Kemudian Allah memberi wahyu kepada Nabi Musa agar dia segera merawat dan mengurus jenazah laki-laki tersebut, dengan dimandikan, dishalati kemudian dikuburkan. Setelah menerima perintah wahyu tersebut, maka Nabi Musa langsung bergegas untuk mencari jenazah laki-laki yang sudah dibuang ke tempat sampah tersebut.
Nabi Musa pun menanyakan kepada kaumnya mengenai jenazah laki-laki yang sudah meninggal tersebut, sebagaimana yang telah diwahyukan Allah kepadanya. Namun ketika Nabi Musa menanyakan jenazah laki-laki tersebut kepada seseorang, ia langsung marah sambil mengatakan bahwa laki-laki tersebut adalah seseorang yang ahli maksiat yang setiap harinya selalu bermaksiat kepada Allah.

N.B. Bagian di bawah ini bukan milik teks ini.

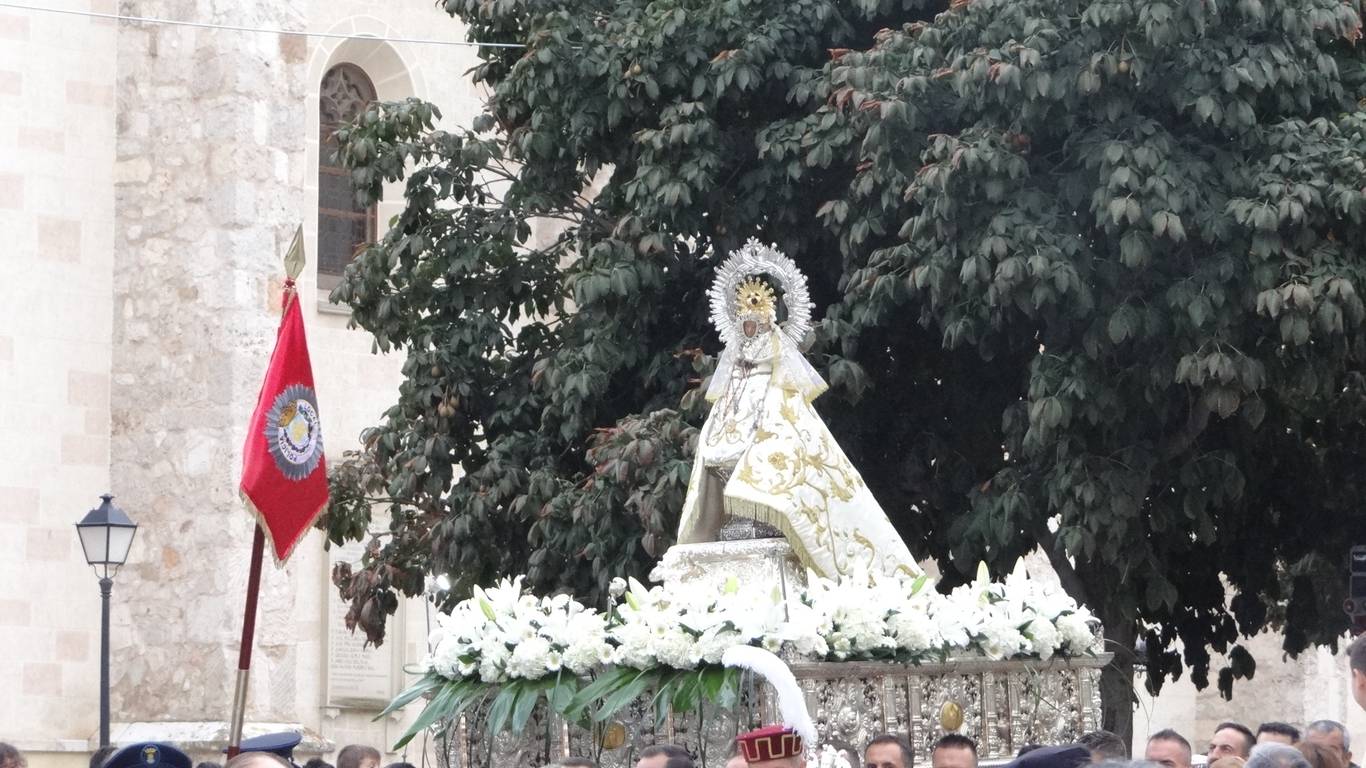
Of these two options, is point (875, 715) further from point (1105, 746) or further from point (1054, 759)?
point (1054, 759)

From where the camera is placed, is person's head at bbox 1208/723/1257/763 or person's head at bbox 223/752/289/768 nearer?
person's head at bbox 223/752/289/768

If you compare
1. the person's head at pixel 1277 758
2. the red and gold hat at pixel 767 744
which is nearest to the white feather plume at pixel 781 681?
the red and gold hat at pixel 767 744

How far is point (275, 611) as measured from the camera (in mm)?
20984

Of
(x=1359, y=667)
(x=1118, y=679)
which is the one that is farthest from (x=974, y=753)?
(x=1118, y=679)

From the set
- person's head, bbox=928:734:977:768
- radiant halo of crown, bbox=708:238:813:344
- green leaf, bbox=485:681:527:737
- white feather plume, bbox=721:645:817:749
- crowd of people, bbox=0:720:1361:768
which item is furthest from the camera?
radiant halo of crown, bbox=708:238:813:344

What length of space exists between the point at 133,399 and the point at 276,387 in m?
7.71

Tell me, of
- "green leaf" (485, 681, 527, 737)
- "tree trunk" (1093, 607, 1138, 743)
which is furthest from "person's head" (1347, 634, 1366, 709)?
"tree trunk" (1093, 607, 1138, 743)

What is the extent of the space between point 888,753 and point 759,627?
1380 mm

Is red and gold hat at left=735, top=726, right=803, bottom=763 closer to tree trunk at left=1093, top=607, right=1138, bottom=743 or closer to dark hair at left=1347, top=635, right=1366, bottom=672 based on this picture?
dark hair at left=1347, top=635, right=1366, bottom=672

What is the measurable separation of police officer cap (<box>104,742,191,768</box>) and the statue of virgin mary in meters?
4.54

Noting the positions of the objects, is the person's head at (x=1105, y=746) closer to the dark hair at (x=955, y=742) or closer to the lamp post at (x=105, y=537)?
the dark hair at (x=955, y=742)

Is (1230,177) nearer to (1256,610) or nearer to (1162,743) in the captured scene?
(1256,610)

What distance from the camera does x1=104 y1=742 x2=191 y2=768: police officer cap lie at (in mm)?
7969

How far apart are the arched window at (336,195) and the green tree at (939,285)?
3.96 m
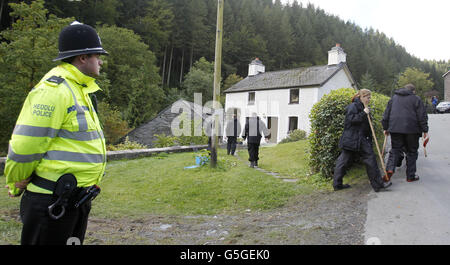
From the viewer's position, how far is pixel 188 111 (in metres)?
18.9

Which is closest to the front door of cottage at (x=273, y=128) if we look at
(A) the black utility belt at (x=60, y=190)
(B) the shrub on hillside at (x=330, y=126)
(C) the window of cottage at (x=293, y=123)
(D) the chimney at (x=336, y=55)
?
(C) the window of cottage at (x=293, y=123)

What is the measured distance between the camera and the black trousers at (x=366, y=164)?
5.35 metres

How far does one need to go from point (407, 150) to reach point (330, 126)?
158 cm

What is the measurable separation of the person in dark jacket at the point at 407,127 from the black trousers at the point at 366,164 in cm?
66

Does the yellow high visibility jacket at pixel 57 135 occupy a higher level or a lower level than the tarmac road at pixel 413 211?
higher

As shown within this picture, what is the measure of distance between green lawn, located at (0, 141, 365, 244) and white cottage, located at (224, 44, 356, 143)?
17783 mm

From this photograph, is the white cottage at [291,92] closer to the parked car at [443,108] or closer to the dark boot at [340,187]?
the parked car at [443,108]

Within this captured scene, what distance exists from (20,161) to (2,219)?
142 inches

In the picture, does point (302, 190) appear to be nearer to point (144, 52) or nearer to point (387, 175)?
point (387, 175)

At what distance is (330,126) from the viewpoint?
654 cm

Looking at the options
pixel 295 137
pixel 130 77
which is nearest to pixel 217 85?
pixel 295 137

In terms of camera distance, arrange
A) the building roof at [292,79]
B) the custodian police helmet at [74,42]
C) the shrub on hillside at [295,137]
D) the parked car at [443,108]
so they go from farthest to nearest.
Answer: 1. the parked car at [443,108]
2. the building roof at [292,79]
3. the shrub on hillside at [295,137]
4. the custodian police helmet at [74,42]

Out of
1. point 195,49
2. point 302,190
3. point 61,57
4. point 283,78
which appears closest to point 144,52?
point 195,49

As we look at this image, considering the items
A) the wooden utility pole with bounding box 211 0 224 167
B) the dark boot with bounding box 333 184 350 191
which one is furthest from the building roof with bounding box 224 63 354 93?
the dark boot with bounding box 333 184 350 191
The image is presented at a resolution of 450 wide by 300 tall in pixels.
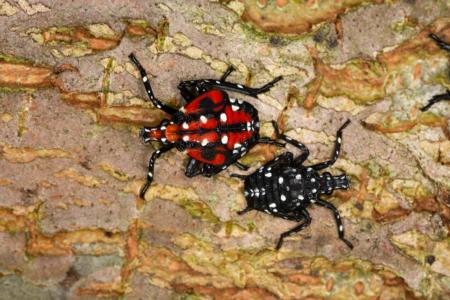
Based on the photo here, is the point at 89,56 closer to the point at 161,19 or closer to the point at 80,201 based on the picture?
the point at 161,19

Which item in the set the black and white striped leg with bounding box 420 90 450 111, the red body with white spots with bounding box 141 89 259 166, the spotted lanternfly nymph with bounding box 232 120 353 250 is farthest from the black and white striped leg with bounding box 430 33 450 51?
the red body with white spots with bounding box 141 89 259 166

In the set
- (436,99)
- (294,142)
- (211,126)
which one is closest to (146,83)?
(211,126)

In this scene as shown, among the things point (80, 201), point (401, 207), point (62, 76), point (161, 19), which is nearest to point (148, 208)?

Mendengar hal itu, Nabi Musa heran dan berfikir bahwa mungkin orang yang ditanyakannya adalah salah. Sebab mana mungkin Allah menyuruhnya untuk mengurus jenazah laki-laki tersebut jika dia adalah orang yang ahli maksiat dan zalim.
Nabi Musa kemudian mencoba bertanya lagi kepada orang lain mengenai jenazah laki-laki tersebut, sebagaimana yang telah diwahyukan oleh Allah. Namun orang yang kedua juga menjawab dengan jawaban yang sama dan mengatakan bahwa laki-laki tersebut adalah seorang ahli maksiat dan senantiasa berbuat kezaliman dan menyakiti orang lain.
Nabi Musa benar-benar heran dan bertanya kepada Allah mengapa Dia memerintahkan dirinya untuk mengurusi jenazah seorang laki-laki yang oleh kaumnya dinilai sebagai ahli maksiat dan zalim.
Kemudian, Allah menjawab dengan berfirman kepada Nabi Musa; ‘Itu dikarenakan sebelum meninggal, dia telah membuka kitab Taurat dan dia menemukan nama Muhammad di dalamnya. Kemudian dia merangkul kitab Taurat itu, dan menciuminya serta dia bershalawat kepada Muhammad. Karena itu, aku pun mengampuninya.
Melalui kisah di atas, maka selayaknya kita senantiasa memperbanyak bershalawat kepada Rasulullah Saw. Jika seorang ahli maksiat dari umat Nabi Musa saja mendapatkan ampunan Allah sebab bershalawat kepada Rasulullah Saw, maka kita sebagai umat Nabi Muhammad, dengan bershalawat kepada beliau, tentunya lebih pantas lagi untuk mendapatkan ampunan-Nya.